Jakarta (ANTARA) - Dosen Ilmu Komunikasi Universitas Paramadina, Ika Karlina Idris menyebutkan, pemberitaan mengenai Pemilihan Umum (Pemilu) 2019 lebih didominasi oleh kandidat capres-cawapres, timsesnya, parpol dan anggota legislatif.
"Dominasi kandidat, timses, parpol dan anggota legislatif ini sebanyak 60 persen. Hal ini berdasarkan hasil penelitiannya dari Januari hingga Maret 2019," kata Ika saat memaparkan hasil penelitiannya dalam acara Diskusi “Peran Media dalam Pemilihan Umum dan Tantangannya di tengah Era Disinformasi” dalam rangka World Press Freedom Day, di Paramadina Graduate School of Communication (PGSC), Palmerah, Jakarta, Kamis.
Sementara penyelenggara pemilu, yakni KPU dan Bawaslu hanya menempati porsi 8 persen pemberitaan media atau kurang dari 10 persen dari 800 berita di tujuh media online.
"Suara warga masyarakat hanya menempati lima pemberitaan. Sebagian besar pemberitaan tidak berdampak pada kehidupan masyarakat dalam kurun waktu tiga bulan ke depan namun memperkaya diskusi publik," kata Ika.
Penelitian dilakukan terhadap 800 berita dari 7 (tujuh) media massa online yakni Kompas.com, Tempo, Vivanews, Merdeka, Okezone dan Sindonews. Penelitian dilakukan terhadap pemberitaan selama masa pemilu berlangsung, Januari-Maret 2019 dengan menggunakan metode penelitian kuantitatif.
Menurut dia, berdasarkan hasil analisisnya sebanyak 51 persen pemberitaan diperoleh melalui wawancara dengan tatap muka, dan 25 persen melalui peliputan di lapangan.
Sisanya diperoleh melalui konferensi pers, diskusi, siaran pers, percakapan di social media, dan lain-lain.

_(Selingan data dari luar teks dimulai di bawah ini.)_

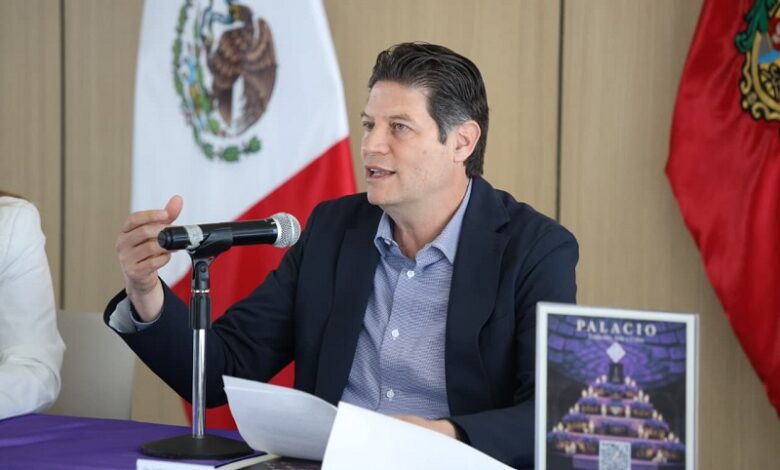 Alfonso Martínez, Morelia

Melihat cara memperoleh berita dan narasumber yang mendominasi, Penyelenggara Pemilu tidak banyak diwawancarai dan menyelenggarakan kegiatan-kegiatan yang menarik perhatian bagi media massa.
"Mungkin karena kurangnya sosialisasi dari penyelenggara pemilu atau kurang baiknya komunikasi publik penyelenggara pemilu," jelas Ika yang juga sebagai Ketua Tim Peneliti PGSC.

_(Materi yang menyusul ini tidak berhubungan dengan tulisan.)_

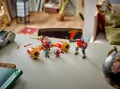 LEGO® Ninjago. Burzowy jeździec-mech Kaia 71830 - tantis.pl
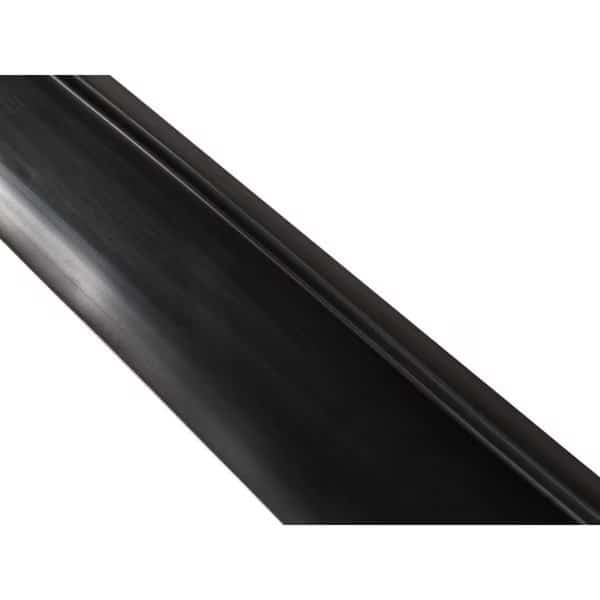 20ft Garage Door Threshold, Black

Ia pun menyayangkan dari 800 pemberitaan di media massa hanya 30 persen yang melakukan verifikasi terhadap pemberitaan.
"Sebanyak 70 persen pemberitaan ditulis tanpa melalui verifikasi kepada narasumber untuk menguatkan angle pemberitaan ataupun yang kontra terhadap angle pemberitaan," ujar Ika.
Dalam memperingati World Press Freedom Day 2019, kebutuhan akan pers yang berkualitas justru semakin mendesak.
"Agar masyarakat dapat berdaya, tentu kita harus lebih dulu memberdayakan pers kita. Salah satu upaya untuk menguatkan kualitas jurnalisme adalah dengan membangun pers yang berdaulat," tuturnya.
Pada produk jurnalisme online, konten didominasi oleh berita ucapan atau hasil wawancara.
"Hampir setiap saat bisa kita temui berita yang akhimya 'dikendalikan' oleh narasumber melalui pendapat, peristiwa, ataupun aksi yang sarat akan sensasi. Politisi, konsultan strategi komunikasi, ataupun pengamat, kini dapat ikut mengontrol narasi dan agenda di media dengan pendapat dan aksi sensasional, yang seringkali kurang berdampak pada kehidupan masyarakat," papar Ika.
Utamanya pada media online, kebutuhan akan konten berita akhimya menjebak pers terseret dalam arus pemberitaan yang dikendalikan oleh pendapat pembacanya.